TASKS:
**A)** In the text on on-policy control with approximation, rewrite everything from "The n-step version" down to "reward $\bar R$ .", changing "average reward" to "mean reward" wherever it appears.
**B)** List every heading in the text on on-policy control with approximation, including its title.

On-policy Control with Approximation

On-policy control with approximation learns action values or policies when tabular storage is no longer practical. The agent improves the same policy it uses to collect data, often through semi-gradient SARSA. This is the natural approximate counterpart of tabular SARSA: it learns from trajectories generated by the current exploratory policy and updates a parameterized $\hat q(s,a,\mathbf{w})$ .

Sutton and Barto use examples such as mountain car to show why approximation is not optional. Continuous states require generalization across nearby situations. The chapter also introduces average reward as a continuing-task objective, which becomes important when discounting is an awkward way to express long-run performance.

Definitions

An approximate action-value function is

\hat q(s,a,\mathbf{w}) \approx Q_\pi(s,a).

The one-step semi-gradient SARSA update is

\mathbf{w}_{t+1} = \mathbf{w}_t + \alpha \left[ R_{t+1}+\gamma \hat q(S_{t+1},A_{t+1},\mathbf{w}_t) -\hat q(S_t,A_t,\mathbf{w}_t) \right] \nabla \hat q(S_t,A_t,\mathbf{w}_t).

The n-step version replaces the one-step target with an n-step action-value return:

G_{t:t+n} = R_{t+1}+\cdots+\gamma^{n-1}R_{t+n} +\gamma^n\hat q(S_{t+n},A_{t+n},\mathbf{w}_{t+n-1}).

For continuing problems, the average reward objective uses the long-run average reward rate

r(\pi) = \lim_{h\to\infty}\frac{1}{h}\sum_{t=1}^{h}\mathbb{E}[R_t \mid \pi].

Differential returns compare rewards to the average reward:

G_t = R_{t+1}-r(\pi)+R_{t+2}-r(\pi)+\cdots.

Differential semi-gradient SARSA learns action values relative to an estimated average reward $\bar R$ .

Key results

Semi-gradient SARSA is on-policy, so the target action $A_{t+1}$ is selected by the same behavior policy that is being improved. When the policy is $\epsilon$ -greedy with respect to $\hat q$ , the learned values reflect the consequences of exploration. This can be desirable in domains where exploratory moves have real costs.

GIVEN MATERIAL:
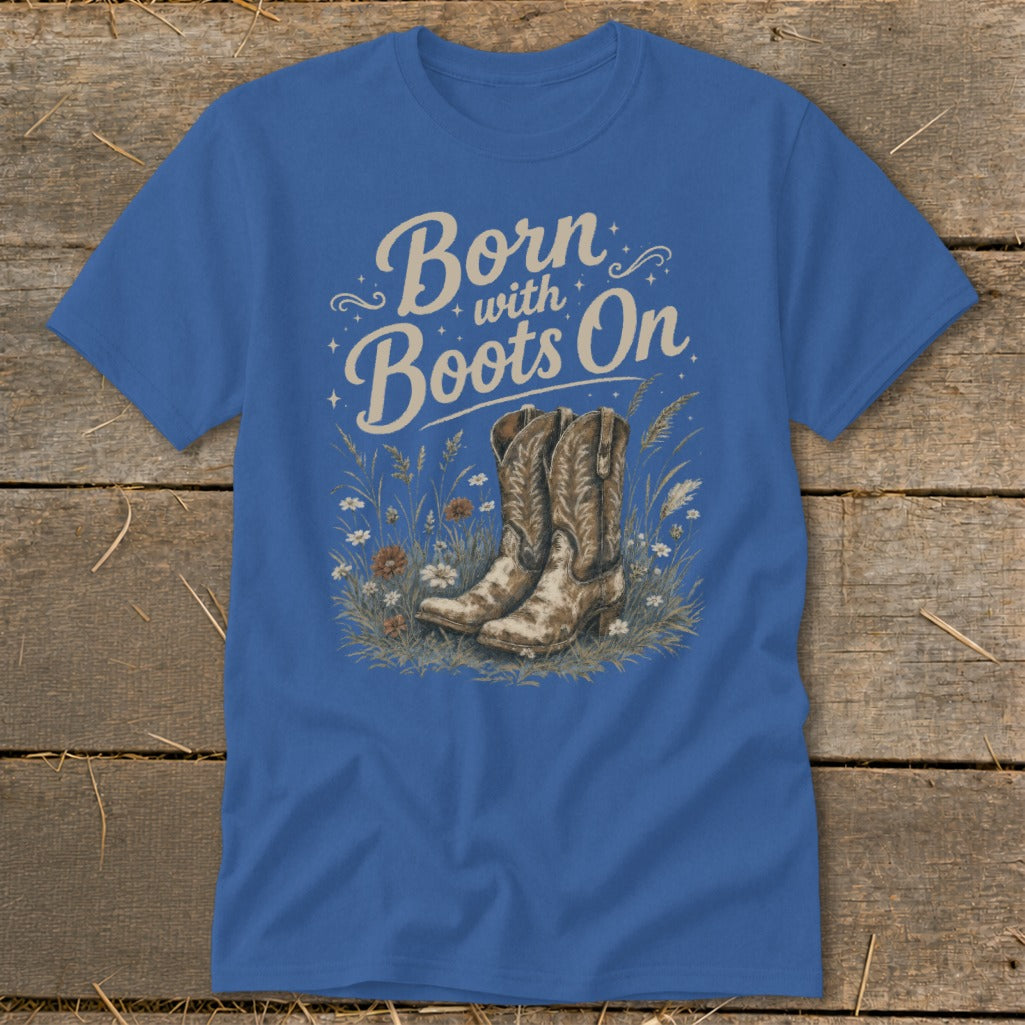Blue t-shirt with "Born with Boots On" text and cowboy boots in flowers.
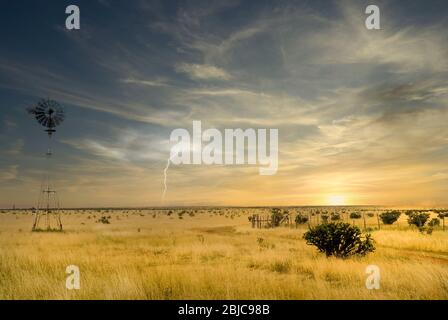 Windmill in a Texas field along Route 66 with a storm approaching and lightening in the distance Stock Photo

ANSWERS GIVEN:
**A)**
The n-step version replaces the one-step target with an n-step action-value return:

G_{t:t+n} = R_{t+1}+\cdots+\gamma^{n-1}R_{t+n} +\gamma^n\hat q(S_{t+n},A_{t+n},\mathbf{w}_{t+n-1}).

For continuing problems, the mean reward objective uses the long-run mean reward rate

r(\pi) = \lim_{h\to\infty}\frac{1}{h}\sum_{t=1}^{h}\mathbb{E}[R_t \mid \pi].

Differential returns compare rewards to the mean reward:

G_t = R_{t+1}-r(\pi)+R_{t+2}-r(\pi)+\cdots.

Differential semi-gradient SARSA learns action values relative to an estimated mean reward $\bar R$ .

**B)**
On-policy Control with Approximation
Definitions
Key results